“Siamo come quando si rivoltano le tasche
siamo tasche rivoltate dalle quali escono briciole
di pane
di fazzoletti di carta che hai dimenticato di togliere prima della lavatrice
5 euro a sorpresa
l’orecchino che pensavi di aver perso
Siamo cose perse e ritrovate a sorpresa nel risvoltarci, nel rivoltarci”
Io… io ho un buco. Qui. In mezzo alla pancia. Non so bene quando è spuntato. So che prima non c’era. Ero io, tutta intera. Poi all’improvviso ho sentito come uno spiffero. Avete presente quando si lasciano le finestre leggermente aperte d’inverno? O semplicemente quando da sotto la porta un filo di freddo striscia per entrare in casa? Ecco. Questa sensazione di essere attraversata da un filo freddo. Ad un certo punto lo spiffero è diventato la bora baltica e ho dovuto alzare il vestito. Il buco era lì, nero come l’inchiostro, come la pece nero, nero come… E uno cosa può fare quando vede un buco in mezzo alla pancia? Non potevo mica andare dal mio dottore e dirgli “Scusi dottor Pasqualini, Ho un buco qui”. Ho provato a cancellarlo… ma un buco non si cancella. Un buco si tappa. Forse. E comunque questo buco è ancora qui. Ecco. E credo di esserci caduta dentro.

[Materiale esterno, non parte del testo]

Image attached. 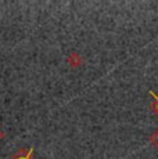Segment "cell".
<instances>
[{
	"label": "cell",
	"mask_w": 158,
	"mask_h": 159,
	"mask_svg": "<svg viewBox=\"0 0 158 159\" xmlns=\"http://www.w3.org/2000/svg\"><path fill=\"white\" fill-rule=\"evenodd\" d=\"M31 154H32V149H29L28 152H20V154H16L11 159H32Z\"/></svg>",
	"instance_id": "6da1fadb"
},
{
	"label": "cell",
	"mask_w": 158,
	"mask_h": 159,
	"mask_svg": "<svg viewBox=\"0 0 158 159\" xmlns=\"http://www.w3.org/2000/svg\"><path fill=\"white\" fill-rule=\"evenodd\" d=\"M151 143L154 144V147H157L158 148V129L153 133V136H151Z\"/></svg>",
	"instance_id": "7a4b0ae2"
},
{
	"label": "cell",
	"mask_w": 158,
	"mask_h": 159,
	"mask_svg": "<svg viewBox=\"0 0 158 159\" xmlns=\"http://www.w3.org/2000/svg\"><path fill=\"white\" fill-rule=\"evenodd\" d=\"M151 96L156 98V102H154V112H156V114H158V96H156L154 93H151Z\"/></svg>",
	"instance_id": "3957f363"
}]
</instances>
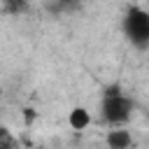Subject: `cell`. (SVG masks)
I'll return each mask as SVG.
<instances>
[{"mask_svg": "<svg viewBox=\"0 0 149 149\" xmlns=\"http://www.w3.org/2000/svg\"><path fill=\"white\" fill-rule=\"evenodd\" d=\"M114 95H123L119 84H112V86H107V88H105V98H114Z\"/></svg>", "mask_w": 149, "mask_h": 149, "instance_id": "obj_6", "label": "cell"}, {"mask_svg": "<svg viewBox=\"0 0 149 149\" xmlns=\"http://www.w3.org/2000/svg\"><path fill=\"white\" fill-rule=\"evenodd\" d=\"M133 100L126 95H114V98H102V119L112 126H121L130 119L133 114Z\"/></svg>", "mask_w": 149, "mask_h": 149, "instance_id": "obj_2", "label": "cell"}, {"mask_svg": "<svg viewBox=\"0 0 149 149\" xmlns=\"http://www.w3.org/2000/svg\"><path fill=\"white\" fill-rule=\"evenodd\" d=\"M107 149H133V135L126 128H112L105 135Z\"/></svg>", "mask_w": 149, "mask_h": 149, "instance_id": "obj_3", "label": "cell"}, {"mask_svg": "<svg viewBox=\"0 0 149 149\" xmlns=\"http://www.w3.org/2000/svg\"><path fill=\"white\" fill-rule=\"evenodd\" d=\"M23 119H26V123L30 126V123L37 119V112H35V109H30V107H26V109H23Z\"/></svg>", "mask_w": 149, "mask_h": 149, "instance_id": "obj_7", "label": "cell"}, {"mask_svg": "<svg viewBox=\"0 0 149 149\" xmlns=\"http://www.w3.org/2000/svg\"><path fill=\"white\" fill-rule=\"evenodd\" d=\"M68 123H70L72 130H84V128H88V123H91L88 109H86V107H72L70 114H68Z\"/></svg>", "mask_w": 149, "mask_h": 149, "instance_id": "obj_4", "label": "cell"}, {"mask_svg": "<svg viewBox=\"0 0 149 149\" xmlns=\"http://www.w3.org/2000/svg\"><path fill=\"white\" fill-rule=\"evenodd\" d=\"M123 30L137 49L149 47V14L144 9H140V7L128 9V14L123 19Z\"/></svg>", "mask_w": 149, "mask_h": 149, "instance_id": "obj_1", "label": "cell"}, {"mask_svg": "<svg viewBox=\"0 0 149 149\" xmlns=\"http://www.w3.org/2000/svg\"><path fill=\"white\" fill-rule=\"evenodd\" d=\"M5 12H9V14H21V12H26L28 9V2H23V0H5Z\"/></svg>", "mask_w": 149, "mask_h": 149, "instance_id": "obj_5", "label": "cell"}]
</instances>
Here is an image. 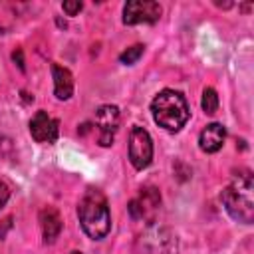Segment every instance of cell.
I'll list each match as a JSON object with an SVG mask.
<instances>
[{
	"label": "cell",
	"instance_id": "1",
	"mask_svg": "<svg viewBox=\"0 0 254 254\" xmlns=\"http://www.w3.org/2000/svg\"><path fill=\"white\" fill-rule=\"evenodd\" d=\"M77 218L83 232L93 238L101 240L111 230V212L105 194L99 189H87L77 204Z\"/></svg>",
	"mask_w": 254,
	"mask_h": 254
},
{
	"label": "cell",
	"instance_id": "2",
	"mask_svg": "<svg viewBox=\"0 0 254 254\" xmlns=\"http://www.w3.org/2000/svg\"><path fill=\"white\" fill-rule=\"evenodd\" d=\"M252 190H254L252 173L248 169H238V173L232 175V183L220 194L226 212L242 224H252L254 220Z\"/></svg>",
	"mask_w": 254,
	"mask_h": 254
},
{
	"label": "cell",
	"instance_id": "3",
	"mask_svg": "<svg viewBox=\"0 0 254 254\" xmlns=\"http://www.w3.org/2000/svg\"><path fill=\"white\" fill-rule=\"evenodd\" d=\"M151 113L153 119L159 127H163L165 131H179L185 127V123L189 121V103L185 99L183 93L175 91V89H163L155 95V99L151 101Z\"/></svg>",
	"mask_w": 254,
	"mask_h": 254
},
{
	"label": "cell",
	"instance_id": "4",
	"mask_svg": "<svg viewBox=\"0 0 254 254\" xmlns=\"http://www.w3.org/2000/svg\"><path fill=\"white\" fill-rule=\"evenodd\" d=\"M129 161L137 171H143L153 161V141L147 129L135 125L129 133Z\"/></svg>",
	"mask_w": 254,
	"mask_h": 254
},
{
	"label": "cell",
	"instance_id": "5",
	"mask_svg": "<svg viewBox=\"0 0 254 254\" xmlns=\"http://www.w3.org/2000/svg\"><path fill=\"white\" fill-rule=\"evenodd\" d=\"M161 4L153 0H129L123 6V24H155L161 18Z\"/></svg>",
	"mask_w": 254,
	"mask_h": 254
},
{
	"label": "cell",
	"instance_id": "6",
	"mask_svg": "<svg viewBox=\"0 0 254 254\" xmlns=\"http://www.w3.org/2000/svg\"><path fill=\"white\" fill-rule=\"evenodd\" d=\"M95 127L99 129V139L97 143L101 147L113 145L115 131L119 127V107L117 105H101L95 111Z\"/></svg>",
	"mask_w": 254,
	"mask_h": 254
},
{
	"label": "cell",
	"instance_id": "7",
	"mask_svg": "<svg viewBox=\"0 0 254 254\" xmlns=\"http://www.w3.org/2000/svg\"><path fill=\"white\" fill-rule=\"evenodd\" d=\"M60 133V123L58 119L50 117L46 111H36V115L30 119V135L38 143H56Z\"/></svg>",
	"mask_w": 254,
	"mask_h": 254
},
{
	"label": "cell",
	"instance_id": "8",
	"mask_svg": "<svg viewBox=\"0 0 254 254\" xmlns=\"http://www.w3.org/2000/svg\"><path fill=\"white\" fill-rule=\"evenodd\" d=\"M62 226H64V220L54 206H44L40 210V228H42V236L46 244L56 242V238L62 232Z\"/></svg>",
	"mask_w": 254,
	"mask_h": 254
},
{
	"label": "cell",
	"instance_id": "9",
	"mask_svg": "<svg viewBox=\"0 0 254 254\" xmlns=\"http://www.w3.org/2000/svg\"><path fill=\"white\" fill-rule=\"evenodd\" d=\"M226 129L220 123H208L198 135V147L204 153H216L224 145Z\"/></svg>",
	"mask_w": 254,
	"mask_h": 254
},
{
	"label": "cell",
	"instance_id": "10",
	"mask_svg": "<svg viewBox=\"0 0 254 254\" xmlns=\"http://www.w3.org/2000/svg\"><path fill=\"white\" fill-rule=\"evenodd\" d=\"M52 75H54V95L60 101H65L73 93V75L67 67L52 64Z\"/></svg>",
	"mask_w": 254,
	"mask_h": 254
},
{
	"label": "cell",
	"instance_id": "11",
	"mask_svg": "<svg viewBox=\"0 0 254 254\" xmlns=\"http://www.w3.org/2000/svg\"><path fill=\"white\" fill-rule=\"evenodd\" d=\"M135 200H137V204L141 208V218H145V216L151 218L155 214V210L159 208V204H161V194H159L157 189L147 187V189L141 190L139 198H135Z\"/></svg>",
	"mask_w": 254,
	"mask_h": 254
},
{
	"label": "cell",
	"instance_id": "12",
	"mask_svg": "<svg viewBox=\"0 0 254 254\" xmlns=\"http://www.w3.org/2000/svg\"><path fill=\"white\" fill-rule=\"evenodd\" d=\"M200 105H202V111L204 113H208V115L216 113V109H218V95H216V91L212 87H204Z\"/></svg>",
	"mask_w": 254,
	"mask_h": 254
},
{
	"label": "cell",
	"instance_id": "13",
	"mask_svg": "<svg viewBox=\"0 0 254 254\" xmlns=\"http://www.w3.org/2000/svg\"><path fill=\"white\" fill-rule=\"evenodd\" d=\"M143 50H145V46H141V44H135V46H131V48H127L121 56H119V62L121 64H125V65H133L141 56H143Z\"/></svg>",
	"mask_w": 254,
	"mask_h": 254
},
{
	"label": "cell",
	"instance_id": "14",
	"mask_svg": "<svg viewBox=\"0 0 254 254\" xmlns=\"http://www.w3.org/2000/svg\"><path fill=\"white\" fill-rule=\"evenodd\" d=\"M81 8H83V4H81L79 0H75V2H64V4H62V10H64L67 16H75Z\"/></svg>",
	"mask_w": 254,
	"mask_h": 254
},
{
	"label": "cell",
	"instance_id": "15",
	"mask_svg": "<svg viewBox=\"0 0 254 254\" xmlns=\"http://www.w3.org/2000/svg\"><path fill=\"white\" fill-rule=\"evenodd\" d=\"M8 198H10V189H8V185L4 181H0V208L8 202Z\"/></svg>",
	"mask_w": 254,
	"mask_h": 254
},
{
	"label": "cell",
	"instance_id": "16",
	"mask_svg": "<svg viewBox=\"0 0 254 254\" xmlns=\"http://www.w3.org/2000/svg\"><path fill=\"white\" fill-rule=\"evenodd\" d=\"M12 60L18 64V67L24 71V54H22V50H16L14 54H12Z\"/></svg>",
	"mask_w": 254,
	"mask_h": 254
},
{
	"label": "cell",
	"instance_id": "17",
	"mask_svg": "<svg viewBox=\"0 0 254 254\" xmlns=\"http://www.w3.org/2000/svg\"><path fill=\"white\" fill-rule=\"evenodd\" d=\"M69 254H81V252H79V250H73V252H69Z\"/></svg>",
	"mask_w": 254,
	"mask_h": 254
}]
</instances>
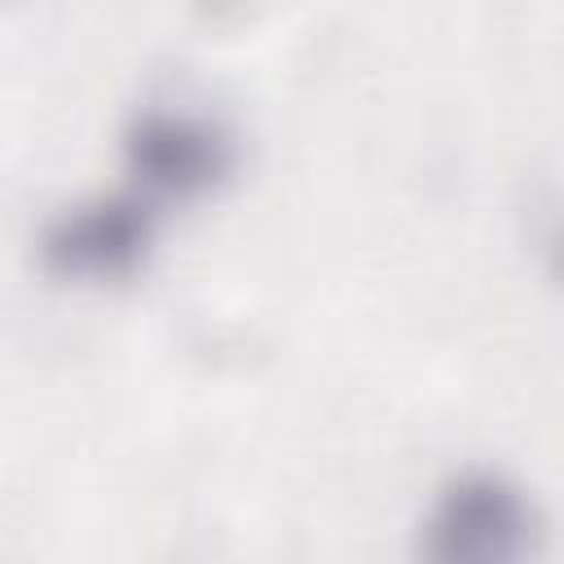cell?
Segmentation results:
<instances>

Forse tutti sono caduti in un buco almeno una volta nella vita; ci sono buchi piccoli come capocchie di spillo, ci sono buchi grandi come tombini, come crateri, come voragini o buchi neri. Il Buco è la storia di qualcuno e di tutti, è la storia di chiunque ha vissuto momenti difficili e ha sentito il mondo corrodersi attorno a sé o ha sentito sé stesso sparire. Il buco può essere un lutto, un trauma, una perdita, un vuoto, un inciampo, la depressione, una crisi esistenziale, un disturbo alimentare. Non importa che volto, che nome assuma questo gigante invisibile di fronte al quale ci si sente un peso piuma. Si sta lì, a pugni alzati, soli, senza parole per poter spiegare e chiedere aiuto. E se invece bastasse abbassare la guardia? Se dal nero potesse farsi largo un filo di luce?